By David Brunnstrom
BRUSSELS (Reuters) - Progress towards a missile defense deal between NATO and Russia has been slower than expected but Russia would be wasting money by investing in counter-measures against an imaginary threat from the West, the head of NATO said on Wednesday.
Despite a rise in anti-NATO rhetoric from Moscow in recent months, NATO Secretary-General Anders Fogh Rasmussen said progress had been made in developing practical cooperation with Russia in the past year.
"I expect further progress in the coming year," he told reporters ahead of a meeting between NATO foreign ministers and their Russian counterpart Sergei Lavrov in Brussels on Thursday.
"However, as far as missile defense is concerned, progress has been slower than I had hoped or expected," he said, referring to an invitation to Russia to cooperate with NATO on missile defense made at a summit in Lisbon a year ago.
Rasmussen said he was pleased that Russian President Dmitry Medvedev had kept the door open to dialogue on missile defense, but noted he had also warned of Russian counter-measures if differences between Russia and NATO could not be resolved.
"I hope that we can reach an agreement at (NATO's) Chicago summit in May ... It would definitely be a waste of valuable money if Russia started to invest in counter-measures against an artificial enemy that doesn't exist.
"That money could . be invested for the Russian people in job creation and modernization of Russian society."
Russia seeks legal guarantees from NATO that its missile defense system is not aimed at limiting Russia's strategic nuclear capability and wants joint control of how such a system is used. NATO wants separate systems and says Russia and NATO already have a binding agreement that they will refrain from use of force against each other.

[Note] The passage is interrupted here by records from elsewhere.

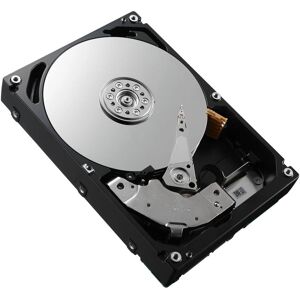 Dell GP3FR 1,8TB SAS 10K U/min 2,5" Interne Festplatte Dell GP3FR 1,8TB SAS 10K U/min 2,5" Interne Festplatte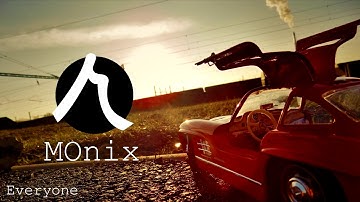 MOnix - Channel Intro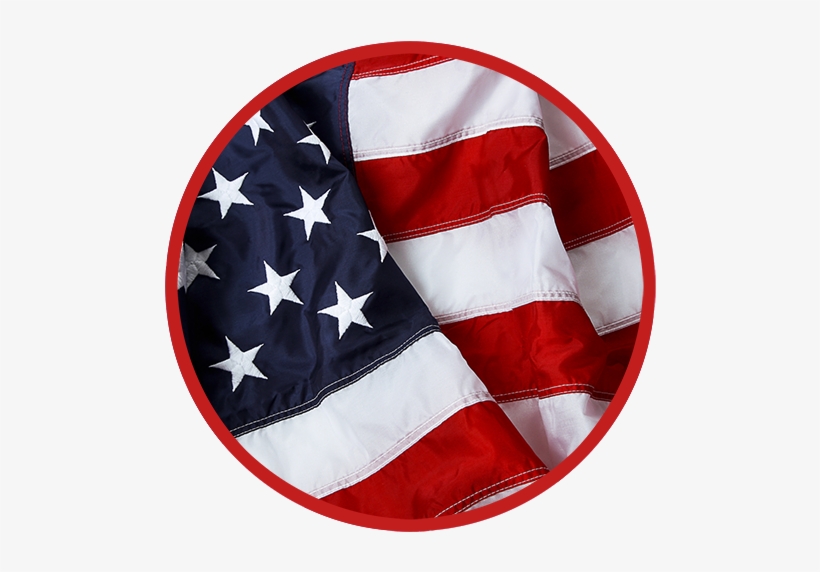 Moving Images Of American Flag, transparent png download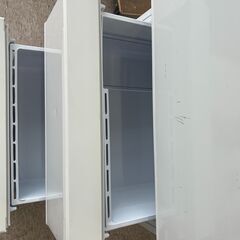 【商談中】冷蔵庫探すなら「リサイクルR」❕　3ドア冷蔵庫❕　272L❕購入後取り置きにも対応 ❕ゲート付き軽トラ無料貸し出し❕R3211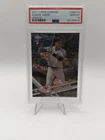 2017 Topps Chrome Update Rookie Debut Aaron Judge #HMT50 (RC) Gem Mint 10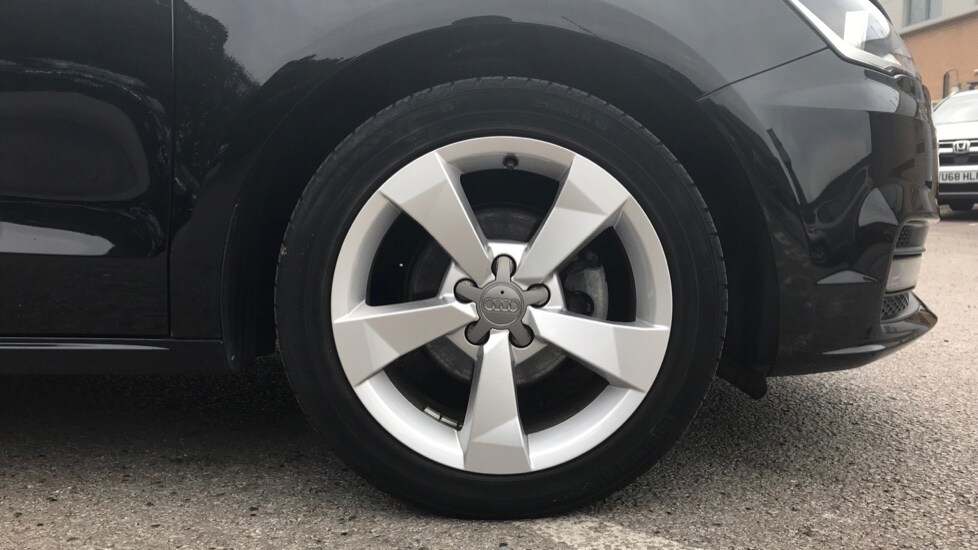 Used Audi A1 2016 for sale - 76074617: Photo 20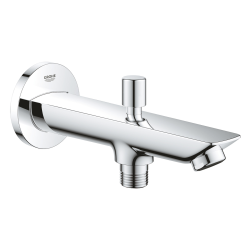 Душова система прихованого монтажу Grohe Eurosmart UA26415SC11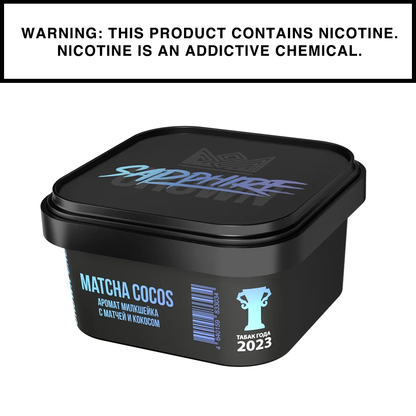 Sapphire Crown Shisha - 200g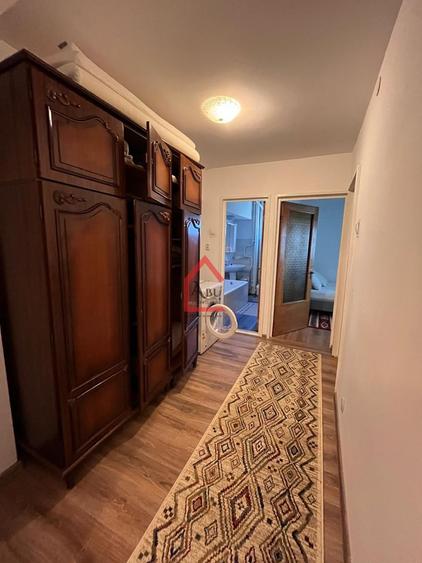 2-Bedroom Apartment | Hala Centrala | 4/7 Floor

Last month Medvedev said he would arm Russia with missiles capable of countering the U.S. shield and set up an early-warning radar system in its Baltic enclave of Kaliningrad bordering NATO territory in a bid to press the United States to back down in the dispute.
At the same time, Medvedev also said NATO could use the radar station in Kaliningrad as part of a missile defense system if there was an agreement to cooperate.
Speaking on Wednesday, Lavrov told a news conference in Vilnius that Russian concerns must be taken into account.
He said stationing of weapons in Kaliningrad, sandwiched between NATO states Poland and Lithuania, would not breach any international rules. But he said former east block allies such as Lithuania, now NATO members, should not be worried.
"What we are worried about is that foreign weapons, foreign military infrastructure is being created around Russian Federation on the territory of our neighbors," he said, referring to plans to station elements of the NATO missile defense system in Poland, Romania and Turkey.
Lavrov accused NATO of violating agreements not to station substantial combat forces permanently on territory of new members that used to be part of the Soviet bloc.
Analysts say Russia is overstating the threat from the missile defense system to use the issue as a bargaining chip with the West. Recent anti-Western rhetoric has appeared aimed at a Russian domestic audience in an election period.
Russia's NATO envoy Dmitry Rogozin has suggested Moscow could reduce its support for NATO's campaign in Afghanistan if it did not heed its warnings about missile defense.
Russia lets NATO transport supplies for Afghanistan across its territory and the route has become a vital since Pakistan barred resupply via its territory last month.